Problem statement =
Please collect every line in the rows below that contains the string "picture", and copy each of those lines in full.
[BEGIN Entries supplied]
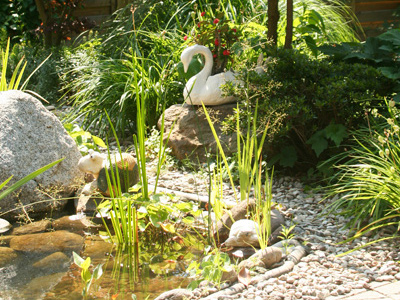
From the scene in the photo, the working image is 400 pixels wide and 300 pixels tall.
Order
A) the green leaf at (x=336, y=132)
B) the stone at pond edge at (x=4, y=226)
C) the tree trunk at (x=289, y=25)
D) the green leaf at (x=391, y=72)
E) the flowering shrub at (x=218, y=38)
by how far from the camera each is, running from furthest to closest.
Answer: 1. the flowering shrub at (x=218, y=38)
2. the tree trunk at (x=289, y=25)
3. the green leaf at (x=391, y=72)
4. the green leaf at (x=336, y=132)
5. the stone at pond edge at (x=4, y=226)

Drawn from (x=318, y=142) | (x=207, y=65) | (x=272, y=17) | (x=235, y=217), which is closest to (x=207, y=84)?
(x=207, y=65)

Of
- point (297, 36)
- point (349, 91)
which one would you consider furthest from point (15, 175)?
point (297, 36)

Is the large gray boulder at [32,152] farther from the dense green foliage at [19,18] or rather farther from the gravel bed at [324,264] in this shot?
the dense green foliage at [19,18]

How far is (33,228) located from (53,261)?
2.10 feet

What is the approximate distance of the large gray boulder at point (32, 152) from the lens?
3914 millimetres

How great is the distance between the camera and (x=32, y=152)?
4.04 m

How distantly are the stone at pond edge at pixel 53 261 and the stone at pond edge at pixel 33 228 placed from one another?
0.48 m

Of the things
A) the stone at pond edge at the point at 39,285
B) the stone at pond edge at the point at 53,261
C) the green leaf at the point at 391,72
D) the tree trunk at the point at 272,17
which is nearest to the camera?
the stone at pond edge at the point at 39,285

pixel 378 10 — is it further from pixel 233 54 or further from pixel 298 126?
pixel 298 126

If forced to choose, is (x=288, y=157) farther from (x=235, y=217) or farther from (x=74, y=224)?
(x=74, y=224)

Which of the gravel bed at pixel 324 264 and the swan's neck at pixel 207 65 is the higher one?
the swan's neck at pixel 207 65

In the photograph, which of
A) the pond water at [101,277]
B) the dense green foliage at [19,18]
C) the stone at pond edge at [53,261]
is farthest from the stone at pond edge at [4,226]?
the dense green foliage at [19,18]

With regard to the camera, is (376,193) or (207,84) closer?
(376,193)

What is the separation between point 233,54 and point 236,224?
2345mm
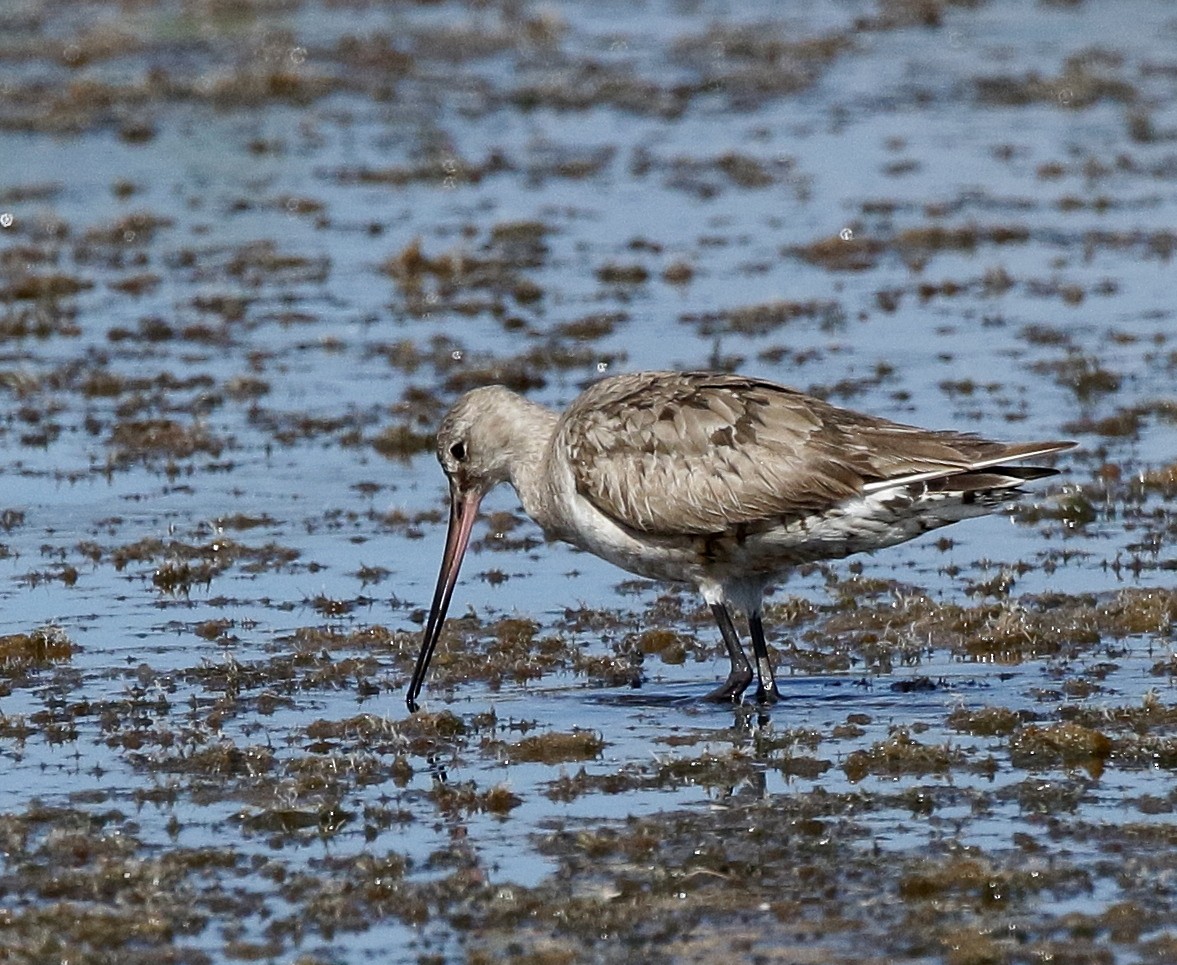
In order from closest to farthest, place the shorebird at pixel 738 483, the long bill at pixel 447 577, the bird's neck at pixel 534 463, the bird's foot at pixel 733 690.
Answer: the shorebird at pixel 738 483
the bird's foot at pixel 733 690
the long bill at pixel 447 577
the bird's neck at pixel 534 463

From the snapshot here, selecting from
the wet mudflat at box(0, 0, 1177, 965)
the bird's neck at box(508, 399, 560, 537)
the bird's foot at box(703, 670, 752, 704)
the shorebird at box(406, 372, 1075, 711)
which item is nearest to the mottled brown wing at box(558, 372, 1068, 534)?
the shorebird at box(406, 372, 1075, 711)

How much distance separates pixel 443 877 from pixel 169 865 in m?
0.79

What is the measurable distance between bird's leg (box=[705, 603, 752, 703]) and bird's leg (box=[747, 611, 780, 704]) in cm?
5

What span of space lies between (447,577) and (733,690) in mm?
1340

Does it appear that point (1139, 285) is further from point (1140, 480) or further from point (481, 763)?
point (481, 763)

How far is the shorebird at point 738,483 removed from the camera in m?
8.55

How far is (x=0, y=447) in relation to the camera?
43.9 feet

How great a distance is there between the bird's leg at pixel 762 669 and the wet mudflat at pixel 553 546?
0.70 ft

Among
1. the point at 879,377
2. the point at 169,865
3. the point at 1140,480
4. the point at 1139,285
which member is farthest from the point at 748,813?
the point at 1139,285

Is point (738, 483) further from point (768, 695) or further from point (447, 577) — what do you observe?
point (447, 577)

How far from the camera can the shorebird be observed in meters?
8.55

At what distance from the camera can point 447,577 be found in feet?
31.7

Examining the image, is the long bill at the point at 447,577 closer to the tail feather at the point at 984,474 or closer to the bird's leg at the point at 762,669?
the bird's leg at the point at 762,669

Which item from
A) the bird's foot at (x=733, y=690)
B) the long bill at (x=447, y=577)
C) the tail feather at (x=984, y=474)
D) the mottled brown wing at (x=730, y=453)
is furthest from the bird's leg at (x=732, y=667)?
the long bill at (x=447, y=577)
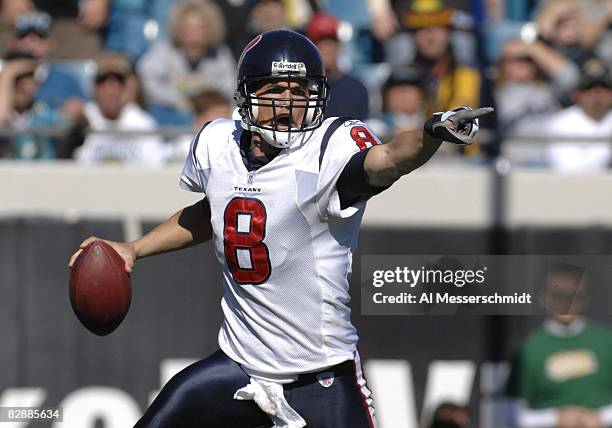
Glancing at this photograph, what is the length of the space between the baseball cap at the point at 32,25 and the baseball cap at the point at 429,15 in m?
2.53

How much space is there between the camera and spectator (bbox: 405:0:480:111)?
7.64 m

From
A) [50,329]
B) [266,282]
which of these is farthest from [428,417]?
[266,282]

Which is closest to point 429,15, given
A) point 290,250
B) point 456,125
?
point 290,250

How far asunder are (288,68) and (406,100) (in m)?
3.38

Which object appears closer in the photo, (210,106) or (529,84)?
(210,106)

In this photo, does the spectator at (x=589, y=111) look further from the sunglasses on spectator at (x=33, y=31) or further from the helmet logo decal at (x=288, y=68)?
the sunglasses on spectator at (x=33, y=31)

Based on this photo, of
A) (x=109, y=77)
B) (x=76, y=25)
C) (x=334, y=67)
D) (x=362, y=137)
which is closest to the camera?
(x=362, y=137)

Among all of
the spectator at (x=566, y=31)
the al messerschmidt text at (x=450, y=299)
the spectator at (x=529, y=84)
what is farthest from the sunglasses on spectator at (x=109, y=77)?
the spectator at (x=566, y=31)

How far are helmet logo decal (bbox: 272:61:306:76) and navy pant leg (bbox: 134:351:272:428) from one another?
1112 mm

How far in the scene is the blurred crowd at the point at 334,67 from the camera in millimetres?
6969

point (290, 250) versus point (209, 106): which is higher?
point (209, 106)

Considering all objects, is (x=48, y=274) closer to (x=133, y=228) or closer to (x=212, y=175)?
(x=133, y=228)

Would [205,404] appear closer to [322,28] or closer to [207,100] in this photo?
[207,100]

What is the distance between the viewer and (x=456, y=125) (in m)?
3.58
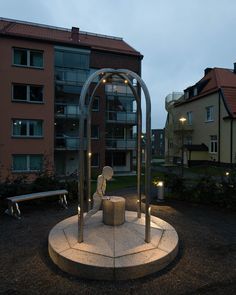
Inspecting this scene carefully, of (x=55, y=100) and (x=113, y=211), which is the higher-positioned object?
(x=55, y=100)

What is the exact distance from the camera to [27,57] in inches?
879

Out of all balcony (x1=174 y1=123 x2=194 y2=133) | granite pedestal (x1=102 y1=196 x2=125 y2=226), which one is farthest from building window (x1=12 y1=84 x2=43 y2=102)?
balcony (x1=174 y1=123 x2=194 y2=133)

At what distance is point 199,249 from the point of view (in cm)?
582

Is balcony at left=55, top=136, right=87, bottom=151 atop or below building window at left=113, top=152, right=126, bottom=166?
atop

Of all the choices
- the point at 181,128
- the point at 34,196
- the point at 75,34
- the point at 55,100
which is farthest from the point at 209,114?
the point at 34,196

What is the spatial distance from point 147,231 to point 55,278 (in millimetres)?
2069

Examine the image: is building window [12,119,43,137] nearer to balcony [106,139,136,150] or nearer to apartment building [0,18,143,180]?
apartment building [0,18,143,180]

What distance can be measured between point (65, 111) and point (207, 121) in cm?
1682

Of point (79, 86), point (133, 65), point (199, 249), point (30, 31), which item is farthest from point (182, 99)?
point (199, 249)

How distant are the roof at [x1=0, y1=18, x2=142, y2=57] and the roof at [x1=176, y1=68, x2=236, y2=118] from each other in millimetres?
9862

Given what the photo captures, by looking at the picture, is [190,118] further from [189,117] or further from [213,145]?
[213,145]

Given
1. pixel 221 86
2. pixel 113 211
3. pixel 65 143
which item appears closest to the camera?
pixel 113 211

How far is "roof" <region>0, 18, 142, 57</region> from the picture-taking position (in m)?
22.8

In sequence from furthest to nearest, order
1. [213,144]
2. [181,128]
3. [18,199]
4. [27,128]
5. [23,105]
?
1. [181,128]
2. [213,144]
3. [27,128]
4. [23,105]
5. [18,199]
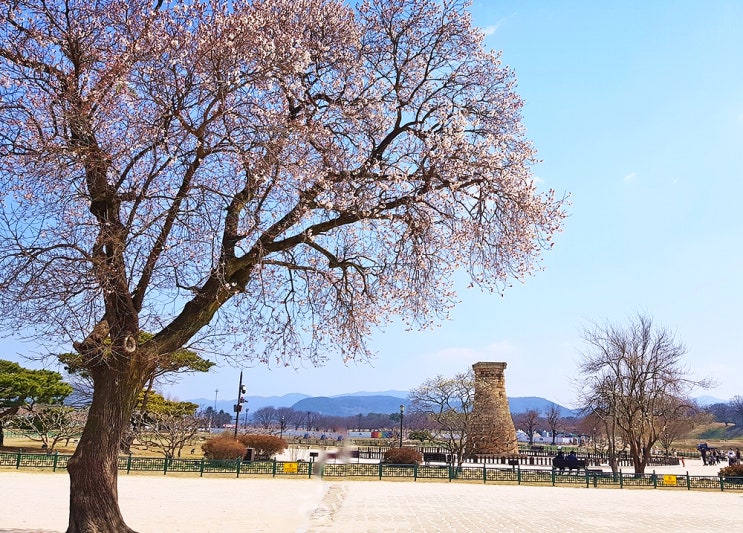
[END Entries supplied]
The response =
Given what the photo captures, by looking at the picture, is [190,118] further from [189,117] or further from [213,145]?
How far is "roof" <region>0, 18, 142, 57</region> from the picture-taking position (in m)?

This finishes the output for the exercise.